39In those days Mary set out and went with haste to a Judean town in the hill country, 40where she entered the house of Zechariah and greeted Elizabeth. 41When Elizabeth heard Mary’s greeting, the child leaped in her womb. And Elizabeth was filled with the Holy Spirit 42and exclaimed with a loud cry, “Blessed are you among women, and blessed is the fruit of your womb. 43And why has this happened to me, that the mother of my Lord comes to me? 44For as soon as I heard the sound of your greeting, the child in my womb leaped for joy. 45And blessed is she who believed that there would be a fulfillment of what was spoken to her by the Lord.”
I must confess that the first thought that struck me when I looked up today’s reading was ‘why did I get Mary and Elizabeth this year while Margaret (last week’s preacher) got John the Baptist?’
In as much as I do feel I’ve dealt with John adequately (and some would say more than adequately) over the years, I must admit that I do feel a certain kinship with John. He’s feisty, erratic, unpredictable, very male, and capable of doing crazy and offensive things. Truly he is a man after my own heart! Mary, on the other hand, is gentle, feminine, and, in this scene from Luke chapter one in particular, she is concerned with matters that seem to fall very squarely under the banner of ‘women’s business’!
According to Luke chapter one, Mary is somewhere in the hill country of Judea, visiting her cousin, Elizabeth, who is also pregnant.
This is something that women are apt to do during their pregnancies – get together with other women who are also pregnant, most particularly with other pregnant members of the family. These sorts of get-togethers tend to be women-only affairs in my experience, and for understandable reasons.
The two women (who are both first-time mothers-to-be) wish to talk about their experiences of pregnancy with someone who speaks their language. They want to support each other, and they are uniquely positioned to do so. They understand each other. They share a common experience, and it is one that I do not have, have never had and will never have! What am I doing here?!
I’m sure many of you who are husbands have had that awkward experience of accompanying your wife into a shop that sells women’s underwear. You’re not sure where to look! I feel similarly awkward being privy to this scene!

▸ **What needs to be done**
Write out the part of the sermon starting with "This is something" and going on through "to this scene!", word for word. The data has no connection to the sermon.

▸ **Data provided**
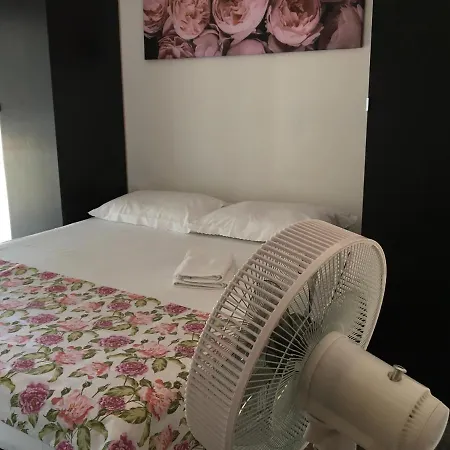 San Giuliano Apartment *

▸ **Reply to the task**
This is something that women are apt to do during their pregnancies – get together with other women who are also pregnant, most particularly with other pregnant members of the family. These sorts of get-togethers tend to be women-only affairs in my experience, and for understandable reasons.
The two women (who are both first-time mothers-to-be) wish to talk about their experiences of pregnancy with someone who speaks their language. They want to support each other, and they are uniquely positioned to do so. They understand each other. They share a common experience, and it is one that I do not have, have never had and will never have! What am I doing here?!
I’m sure many of you who are husbands have had that awkward experience of accompanying your wife into a shop that sells women’s underwear. You’re not sure where to look! I feel similarly awkward being privy to this scene!